Andreas Gal

August 22, 2008

Tracing the Web

Filed under: Trace Compilation — Andreas @ 12:57 pm

We have landed!

For the last two months I have been working with Mozilla on a just-in-time compiler for the JavaScript engine in Firefox, and a few hours ago this project (codenamed TraceMonkey) has landed in the main Firefox development tree.

TraceMonkey is a trace-based JIT compiler and it pushes the envelope on JavaScript performance. On average, we speed up Apple’s popular SunSpider benchmarks by factor 4.6 over the last release of Firefox. The overall runtime of SunSpider improved by about 1.83x (parts of SunSpider excercise things like the regular expression engine which is outside of the scope of JIT compilation, hence the lesser overall speedup). For the SunSpider ubench suite, which focuses on core JavaScript language features, we achieve a speedup of 22x. Whichever metric you chose to apply, Firefox now has the fastest JavaScript engine in the world.
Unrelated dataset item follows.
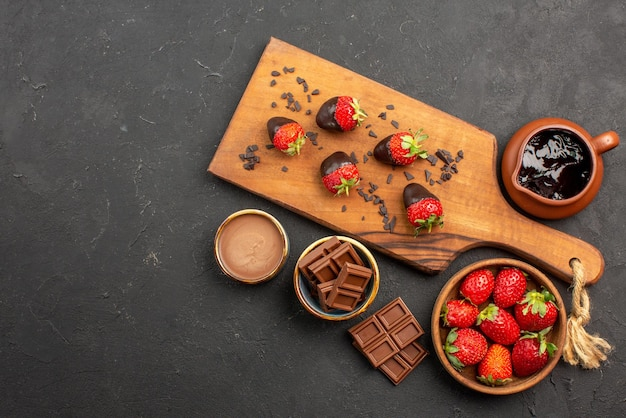 Vue de dessus de loin planche à découper fraises enrobées de chocolat sur une planche à découper à côté de la crème au chocolat et des fraises sur le côté droit de la table sombre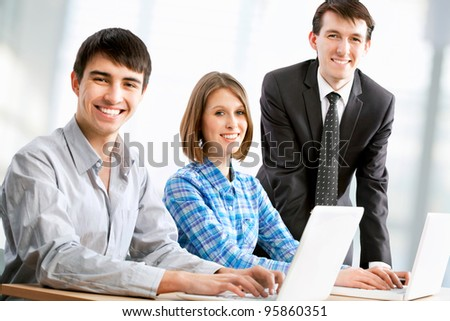 Manager talks to a young couple in the bank - stock photo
TraceMonkey Performance relative to Firefox 3.0

TraceMonkey Performance relative to Firefox 3.0

Mike Schroepfer put together a demo showing the real-world performance impact of TraceMonkey. You should also check out Brendan Eich’s and Mike Shaver’s blog post about TraceMonkey, as well as David Anderson’s updates on our 64-bit x86 port (yes, we do 64-bit!).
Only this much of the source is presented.